Real estate companies and flexibility have not traditionally been partners, but Sun Realty Corp. is working to improve that relationship.
"We try to give the seller options - the services for the fee they would like," said Martin Eliason, broker and president. "We can offer full or limited service."Sun is a newcomer to real estate in Davis County, having started less than four years ago. With a second-story office located at 3075 N. Fairfield Road, the company is just a few hundred feet from the busy Hillfield Road (State Road No. 193).
With a staff of 10, the company is purposely staying small so it can remain more personal with customers, according to Eliason. He said Sun Realty is also committed to keeping an experienced staff of Realtors, its overhead low and commission rates competitive.
"One of our goals is to have franchise offices throughout the state," Eliason said, explaining that the company's first franchise is Sun Realty Home World, Roy, managed by Mark Winger. Eliason indicated that Sun would like to have franchise offices in the South Davis area, Salt Lake, Provo and even St. George.
He favors having many franchise offices instead of having one large office with many agents. Three of his Realtors are currently working on obtaining their brokers' licenses and this may lead to three more franchises.
Sun Realty started on Aug. 1, 1987 with the efforts of Eliason, his wife (Wendy), Brent Hill and Rick Kearl - all previous employees of Homestead Realtors. The four came up with a long list of extravagant names for their new company but "Sun" was chosen as the title because of its simplicity. Today it makes for a colorfully designed logo, prominently visible in many north Davis neighborhoods. Realtor David Jenkins joined the new company in its first weeks.
Kearl, a homebuilder, constructed Sun's first model home in east Layton and it was used as the company's office for the first two years.
Besides Kearl, Sun also works with two other area homebuilders, Calvin Waters Construction in South Weber and Chris Thurgood Construction in Syracuse.
Eliason has been a Realtor since 1979 and he has been a director of the Ogden Board of Realtors since last fall. He is a lifetime member of the board's "Million Dollar Club."
Since much of the Ogden board's business is now centering in Davis County, Eliason said the group is considering changing its name so that it can better identify with its service boundaries, which generally extend from the center of Farmington to all of Weber County.
Hill and Bill Barkley are two Sun Realtors who have received their second "Million Dollar Club" awards. The remaining Sun Realtors all have three or more years experience in the business.Eliason said that contrary to the rigid commissions that most real estate companies have, Sun has no set commission rate, explaining that his company's "Flex-a-fee" provides sellers with plenty of options on both services and fees.
Eliason said he believes Realtors offer excellent services and that they earn their commissions. But it is not an easy job. "I think for every Realtor who has been successful, there are five to 10 who don't succeed . . . it's very competitive," Eliason said. "I feel the majority of agents put in a fair amount of time for the compensation they receive."

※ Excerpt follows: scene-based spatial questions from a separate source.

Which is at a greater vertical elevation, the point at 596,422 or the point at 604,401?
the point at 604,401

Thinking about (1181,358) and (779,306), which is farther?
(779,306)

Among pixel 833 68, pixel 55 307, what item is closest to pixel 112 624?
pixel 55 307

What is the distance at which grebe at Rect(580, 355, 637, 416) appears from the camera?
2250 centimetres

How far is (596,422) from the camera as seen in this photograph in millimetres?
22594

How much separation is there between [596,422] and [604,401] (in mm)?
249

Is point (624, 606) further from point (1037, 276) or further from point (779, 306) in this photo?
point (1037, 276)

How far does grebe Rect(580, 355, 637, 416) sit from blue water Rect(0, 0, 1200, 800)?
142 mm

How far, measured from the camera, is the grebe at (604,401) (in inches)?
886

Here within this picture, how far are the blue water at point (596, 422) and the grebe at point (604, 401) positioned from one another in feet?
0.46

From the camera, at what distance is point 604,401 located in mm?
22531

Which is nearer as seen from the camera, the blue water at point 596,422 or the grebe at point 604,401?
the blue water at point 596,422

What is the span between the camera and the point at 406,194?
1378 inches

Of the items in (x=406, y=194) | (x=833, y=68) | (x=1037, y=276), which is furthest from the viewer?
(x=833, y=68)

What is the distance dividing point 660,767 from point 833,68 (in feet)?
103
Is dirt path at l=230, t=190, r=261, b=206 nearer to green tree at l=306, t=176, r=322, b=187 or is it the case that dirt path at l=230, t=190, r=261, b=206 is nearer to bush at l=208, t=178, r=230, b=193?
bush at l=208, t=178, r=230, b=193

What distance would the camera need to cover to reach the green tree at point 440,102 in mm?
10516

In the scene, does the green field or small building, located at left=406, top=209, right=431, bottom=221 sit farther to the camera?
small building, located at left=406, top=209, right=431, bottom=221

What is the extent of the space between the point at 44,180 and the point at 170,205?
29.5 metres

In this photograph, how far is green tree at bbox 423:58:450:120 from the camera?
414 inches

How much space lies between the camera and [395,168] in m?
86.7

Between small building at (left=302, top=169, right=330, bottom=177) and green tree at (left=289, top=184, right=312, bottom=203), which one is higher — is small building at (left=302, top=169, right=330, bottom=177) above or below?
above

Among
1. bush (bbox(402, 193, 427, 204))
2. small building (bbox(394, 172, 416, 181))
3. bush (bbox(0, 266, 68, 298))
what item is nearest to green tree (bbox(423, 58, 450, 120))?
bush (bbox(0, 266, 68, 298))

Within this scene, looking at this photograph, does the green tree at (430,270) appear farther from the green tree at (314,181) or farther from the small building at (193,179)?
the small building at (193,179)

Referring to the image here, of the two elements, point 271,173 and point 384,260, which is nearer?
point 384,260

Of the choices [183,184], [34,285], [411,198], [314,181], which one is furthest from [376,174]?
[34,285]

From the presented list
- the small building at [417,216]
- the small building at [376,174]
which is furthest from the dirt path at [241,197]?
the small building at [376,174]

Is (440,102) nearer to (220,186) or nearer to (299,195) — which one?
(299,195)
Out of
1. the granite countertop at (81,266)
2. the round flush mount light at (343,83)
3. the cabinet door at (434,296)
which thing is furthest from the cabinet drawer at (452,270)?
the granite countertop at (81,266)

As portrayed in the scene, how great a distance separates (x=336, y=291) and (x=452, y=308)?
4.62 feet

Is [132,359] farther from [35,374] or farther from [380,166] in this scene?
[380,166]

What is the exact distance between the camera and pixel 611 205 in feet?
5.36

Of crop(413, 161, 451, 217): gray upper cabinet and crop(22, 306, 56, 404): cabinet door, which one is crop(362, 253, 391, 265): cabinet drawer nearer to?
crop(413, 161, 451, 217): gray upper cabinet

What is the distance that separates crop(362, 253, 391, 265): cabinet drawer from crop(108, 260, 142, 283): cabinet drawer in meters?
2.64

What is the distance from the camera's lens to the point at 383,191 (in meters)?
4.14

He said Realtors are "on call" much of the day, work many evenings and weekends and there are plenty of times when they show a house to a customer but don't get a sale. They get no compensation for this service.
Eliason said he believes most agents are ethical, pointing out that Realtors - real estate agents who belong to a national, state and local association of Realtors - have their own code of ethics and are policed by that organization.
He also pointed out that real estate agents have to pass an exam and be licensed through the state. Thus, a Realtor is a real estate agent but a real estate agent isn't necessarily a Realtor. Realtors also have to keep themselves current on interest rates and changes in FHA and VA financing.
Eliason said he believes the local real estate market is improving. "Interest rates are down. It was hard to sell a home in the '80s, now it's turning around and is easier to sell a home. . . . There's a lot more new construction."
He expects home sales to continue to improve in the north Davis area, despite the upcoming layoffs from Hill Air Force Base.
He said that while a seller wouldn't want to start a bidding war between realty companies, it's still a good idea to shop around and meet at least several Realtors before deciding on the one best suited for their needs.
One trend he has noticed recently in north Davis County is that because of the higher cost of homes in the south Davis area, many people employed in Salt Lake are now buying homes in the north Davis area because of lower prices, wider selection and the relatively uncrowded commute to Salt Lake.